Once bacteria enter the abdominal cavity they multiply, populating the large space surrounding the organs. The bacteria cause an inflammatory response. Infection fighting cells already in the peritoneal space become active, and more cells are recruited from the blood. Fluid seeps into the space from the circulation. In advanced peritonitis, gallons of pus, composed of white blood cells and their inflammatory products and bacteria, bathes the organs.

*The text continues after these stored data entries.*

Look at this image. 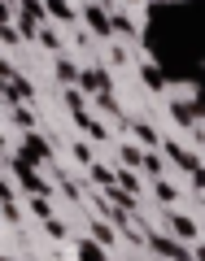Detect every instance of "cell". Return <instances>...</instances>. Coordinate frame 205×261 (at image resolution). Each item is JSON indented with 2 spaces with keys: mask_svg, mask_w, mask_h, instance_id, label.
Wrapping results in <instances>:
<instances>
[{
  "mask_svg": "<svg viewBox=\"0 0 205 261\" xmlns=\"http://www.w3.org/2000/svg\"><path fill=\"white\" fill-rule=\"evenodd\" d=\"M149 252H157L162 261H192V244L179 240V235L170 231H149V244H144Z\"/></svg>",
  "mask_w": 205,
  "mask_h": 261,
  "instance_id": "1",
  "label": "cell"
},
{
  "mask_svg": "<svg viewBox=\"0 0 205 261\" xmlns=\"http://www.w3.org/2000/svg\"><path fill=\"white\" fill-rule=\"evenodd\" d=\"M13 174H18V183L27 187V196H48V183L35 174V161L18 157V161H13Z\"/></svg>",
  "mask_w": 205,
  "mask_h": 261,
  "instance_id": "2",
  "label": "cell"
},
{
  "mask_svg": "<svg viewBox=\"0 0 205 261\" xmlns=\"http://www.w3.org/2000/svg\"><path fill=\"white\" fill-rule=\"evenodd\" d=\"M75 257H79V261H109V252H105L101 240L83 235V240H75Z\"/></svg>",
  "mask_w": 205,
  "mask_h": 261,
  "instance_id": "3",
  "label": "cell"
},
{
  "mask_svg": "<svg viewBox=\"0 0 205 261\" xmlns=\"http://www.w3.org/2000/svg\"><path fill=\"white\" fill-rule=\"evenodd\" d=\"M166 231L179 235V240H188V244H196V222L188 214H166Z\"/></svg>",
  "mask_w": 205,
  "mask_h": 261,
  "instance_id": "4",
  "label": "cell"
},
{
  "mask_svg": "<svg viewBox=\"0 0 205 261\" xmlns=\"http://www.w3.org/2000/svg\"><path fill=\"white\" fill-rule=\"evenodd\" d=\"M87 235H92V240H101L105 248H113V244H118V226H113L109 218H92V226H87Z\"/></svg>",
  "mask_w": 205,
  "mask_h": 261,
  "instance_id": "5",
  "label": "cell"
},
{
  "mask_svg": "<svg viewBox=\"0 0 205 261\" xmlns=\"http://www.w3.org/2000/svg\"><path fill=\"white\" fill-rule=\"evenodd\" d=\"M22 157H27V161H35V166H39V161H48L44 140H27V144H22Z\"/></svg>",
  "mask_w": 205,
  "mask_h": 261,
  "instance_id": "6",
  "label": "cell"
},
{
  "mask_svg": "<svg viewBox=\"0 0 205 261\" xmlns=\"http://www.w3.org/2000/svg\"><path fill=\"white\" fill-rule=\"evenodd\" d=\"M44 235H48V240H57V244H65V235H70V231H65V222H61V218H44Z\"/></svg>",
  "mask_w": 205,
  "mask_h": 261,
  "instance_id": "7",
  "label": "cell"
},
{
  "mask_svg": "<svg viewBox=\"0 0 205 261\" xmlns=\"http://www.w3.org/2000/svg\"><path fill=\"white\" fill-rule=\"evenodd\" d=\"M31 214L44 222V218H53V205H48V196H31Z\"/></svg>",
  "mask_w": 205,
  "mask_h": 261,
  "instance_id": "8",
  "label": "cell"
},
{
  "mask_svg": "<svg viewBox=\"0 0 205 261\" xmlns=\"http://www.w3.org/2000/svg\"><path fill=\"white\" fill-rule=\"evenodd\" d=\"M153 192H157V200H162V205H175V187H170L166 178H157V183H153Z\"/></svg>",
  "mask_w": 205,
  "mask_h": 261,
  "instance_id": "9",
  "label": "cell"
},
{
  "mask_svg": "<svg viewBox=\"0 0 205 261\" xmlns=\"http://www.w3.org/2000/svg\"><path fill=\"white\" fill-rule=\"evenodd\" d=\"M118 187H127V192H135V196H140V178L131 174V170H118Z\"/></svg>",
  "mask_w": 205,
  "mask_h": 261,
  "instance_id": "10",
  "label": "cell"
},
{
  "mask_svg": "<svg viewBox=\"0 0 205 261\" xmlns=\"http://www.w3.org/2000/svg\"><path fill=\"white\" fill-rule=\"evenodd\" d=\"M122 157H127V166H144V157L135 148H122Z\"/></svg>",
  "mask_w": 205,
  "mask_h": 261,
  "instance_id": "11",
  "label": "cell"
},
{
  "mask_svg": "<svg viewBox=\"0 0 205 261\" xmlns=\"http://www.w3.org/2000/svg\"><path fill=\"white\" fill-rule=\"evenodd\" d=\"M75 157L83 161V166H92V148H87V144H79V148H75Z\"/></svg>",
  "mask_w": 205,
  "mask_h": 261,
  "instance_id": "12",
  "label": "cell"
},
{
  "mask_svg": "<svg viewBox=\"0 0 205 261\" xmlns=\"http://www.w3.org/2000/svg\"><path fill=\"white\" fill-rule=\"evenodd\" d=\"M192 187H196V192L205 196V170H192Z\"/></svg>",
  "mask_w": 205,
  "mask_h": 261,
  "instance_id": "13",
  "label": "cell"
},
{
  "mask_svg": "<svg viewBox=\"0 0 205 261\" xmlns=\"http://www.w3.org/2000/svg\"><path fill=\"white\" fill-rule=\"evenodd\" d=\"M192 261H205V244H192Z\"/></svg>",
  "mask_w": 205,
  "mask_h": 261,
  "instance_id": "14",
  "label": "cell"
},
{
  "mask_svg": "<svg viewBox=\"0 0 205 261\" xmlns=\"http://www.w3.org/2000/svg\"><path fill=\"white\" fill-rule=\"evenodd\" d=\"M5 261H18V257H13V252H5Z\"/></svg>",
  "mask_w": 205,
  "mask_h": 261,
  "instance_id": "15",
  "label": "cell"
}]
</instances>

A poorly understood infection of the abdomen with the bacteria Actinobacillus can occur repeatedly in the same horse. This is reportedly common in Australia, but not in the United States or elsewhere.
Diagnosis of peritonitis has been made easier by ultrasound, which allows the examiner to detect excessive amounts of fluid in the abdomen. Fluid sampling through abdominocentesis gives information about the inflammatory process and allows culture of the bacteria populating the space. Ultrasound and abdominocentesis are helpful in monitoring response to treatment.
Treatment usually requires more than just antibiotics. Importantly, the cause of the peritonitis must be identified and treated. In some cases, this treatment could mean abdominal surgery. Often the pus-filled abdomen must be aggressively drained and flushed.
Other Diagnoses Considered
Treatments May Include
Prognosis & Relevant Factors
The prognosis depends to a great extent on the cause of the infection. For example, if bacteria escaped from a damaged segment of bowel, that bowel must be removed or repaired surgically.
For the so-called "Primary Peritonitis" where a cause cannot be determined, simply treating the peritonitis may be enough.